13-14 “Now behold, I have struck My hand at your greedy gain which you have acquired and at the bloodshed which is among you. Can your heart stand, or can your hands be strong in the days that I will act against you? I, Yahweh, have spoken and will act.
Now comes the divine reaction. God's striking His hand is a gesture of fierce anger and settled resolve. He is coming to deal with their corruption. He then asks a devastating rhetorical question. "You think you are strong? You think your corrupt system is secure? Let's see how your courage and strength hold up when I am the one acting against you." The answer is obvious. Before the wrath of the Almighty, all human bravado melts like wax. The sentence is sealed with the most solemn formula: "I, Yahweh, have spoken and will act." What God says, God does.
15-16 I will scatter you among the nations, and I will disperse you through the lands, and I will put an end to your uncleanness from you. You will profane yourself in the sight of the nations, and you will know that I am Yahweh.”

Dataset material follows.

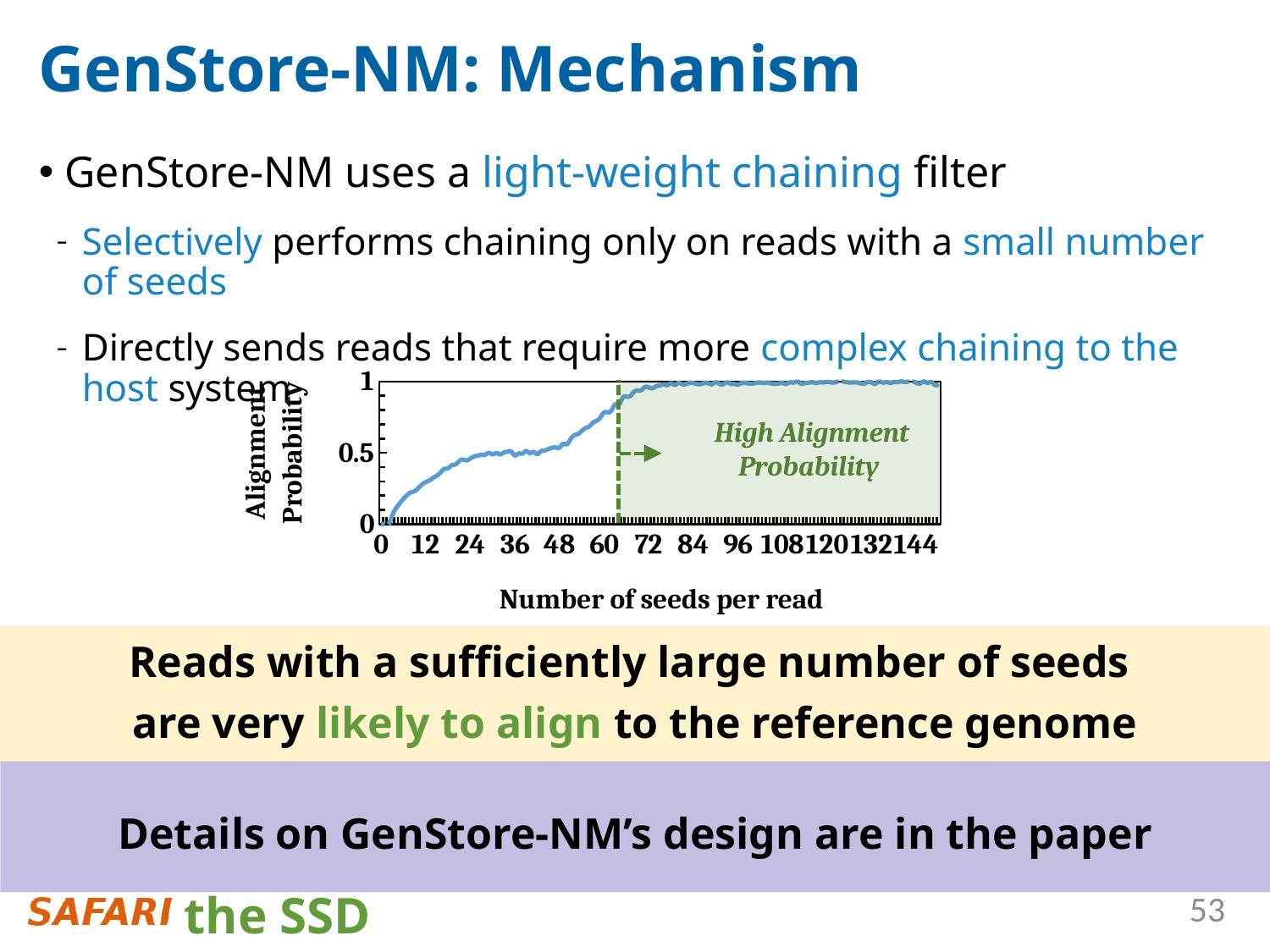
Is the alignment probability at 12 seeds per read greater or less than 0.5? less What label is written inside the shaded region of the chart? High Alignment Probability Is the alignment probability at 96 seeds per read greater or less than 0.5? greater What is the label of the x axis of the chart? Number of seeds per read Is the alignment probability at 120 seeds per read greater or less than 0.5? greater What kind of chart is shown on the slide? line chart Does the alignment probability rise or fall as the number of seeds per read increases? rise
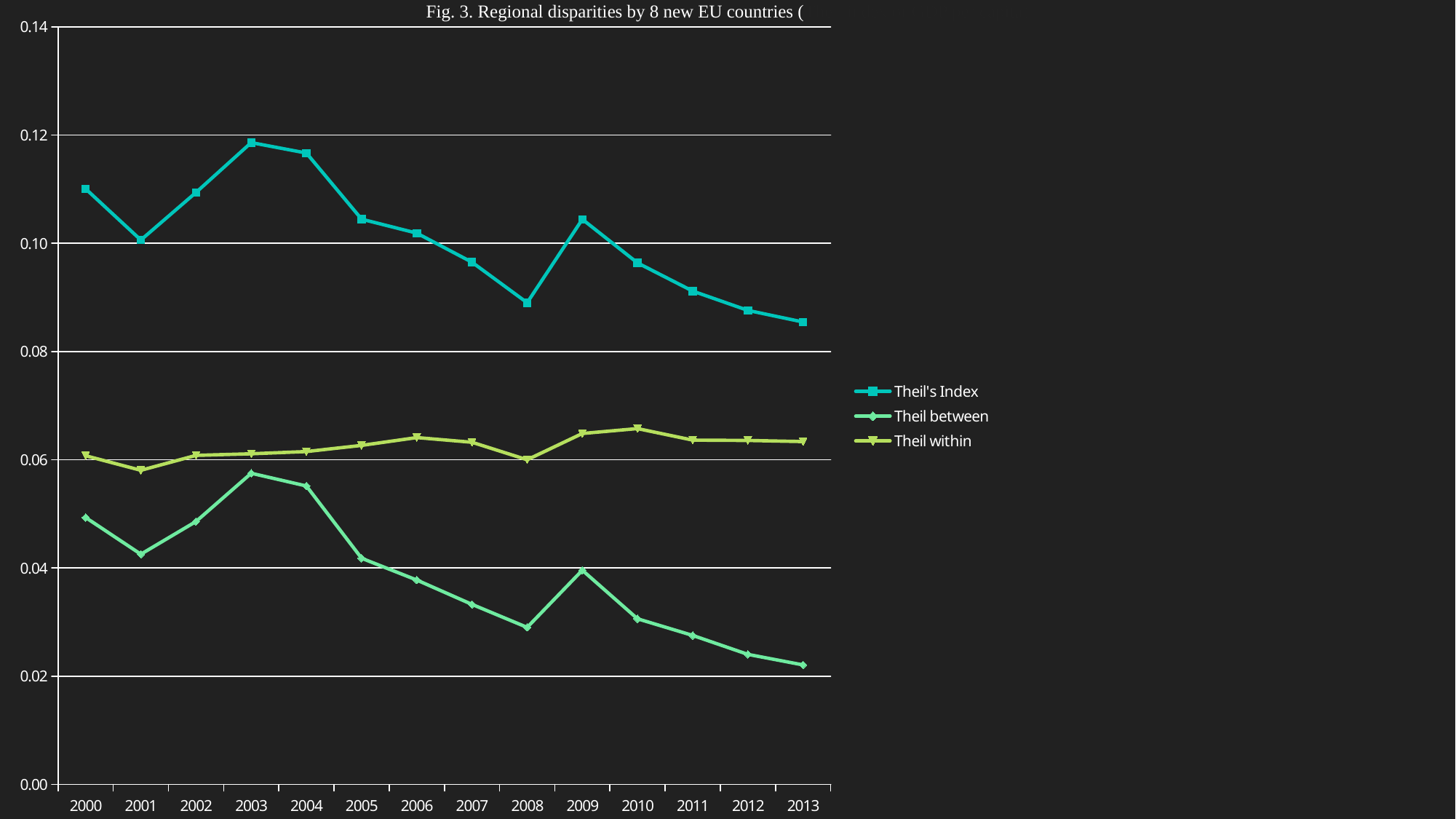
In which year is the Theil within series at its lowest? 2001 In which year does the Theil's Index series reach its highest value? 2003 Is the value of Theil between in 2008 greater or less than 0.04? less In which year is the Theil between series at its lowest? 2013 Is the value of Theil's Index in 2013 greater or less than 0.10? less How many series does the legend list? 3 Is the value of Theil within in 2006 greater or less than 0.06? greater Does the Theil's Index series rise or fall from 2009 to 2013? fall Which is larger for Theil between: the value in 2009 or the value in 2010? 2009 In which year does the Theil's Index series reach its lowest value? 2013 What kind of chart is shown on the slide? line chart How many years are plotted along the x axis? 14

The sentence is pronounced. It is exile, the great covenant curse. They will be scattered and dispersed. But notice the purpose. This is a severe, surgical judgment. God's goal is to "put an end to your uncleanness from you." He is going to burn the filth out of them through the fire of exile. In the process, they will "profane" themselves in the sight of the nations; their public humiliation will demonstrate their sin. But the ultimate end is theological. Through this entire process of sin, judgment, and purging, the result will be that they, and the watching world, "will know that I am Yahweh." God's reputation is the ultimate issue. He will demonstrate His holiness, justice, and power, even if it is through the destruction of His own rebellious people.
Application
It is impossible to read a chapter like this without seeing the reflection of our own culture in its ugly glare. We live in a "city of blood." Through the industrial-scale slaughter of the unborn, we have shed more innocent blood than Jerusalem could have ever imagined. Our leaders, for the most part, have abandoned any pretense of ruling according to God's law. The family is in shambles, with contempt for parental authority being the norm. Our culture is saturated with sexual lewdness and perversion that would make an ancient pagan blush. Our economic systems are rife with greed, oppression, and corruption. And at the root of it all is the same fundamental sin: we as a people have forgotten God.
The warning of Ezekiel 22 is therefore a warning for us. God is not mocked. A nation that builds its house on the sand of idolatry and immorality will not stand when the storm of His judgment comes. We cannot look at this catalogue of sins and complacently think, "that was them, this is now." Human nature has not changed, and neither has God's holiness or His justice. The bill of particulars against the West has been written, and it is a long one.
Our only hope is the same hope that was implicitly offered to Israel. The only solution to a culture of death is the gospel of life. The only answer to the charge of "bloody hands" is the blood of Jesus Christ, which cleanses from all sin. The judgment that Jerusalem faced in 586 B.C. was a foreshadowing of the ultimate judgment that fell upon Christ at the cross. He became the ultimate abomination for us, so that we could be made clean. True cultural reformation does not begin with political programs or moralistic campaigns. It begins when a people, confronted with the ugliness of their sin, turn in repentance and faith to the only one who can forgive them and give them a new heart. The command to Ezekiel is the command to the church today: "cause her to know all her abominations," not so that she might despair, but so that she might flee to the cross and find mercy.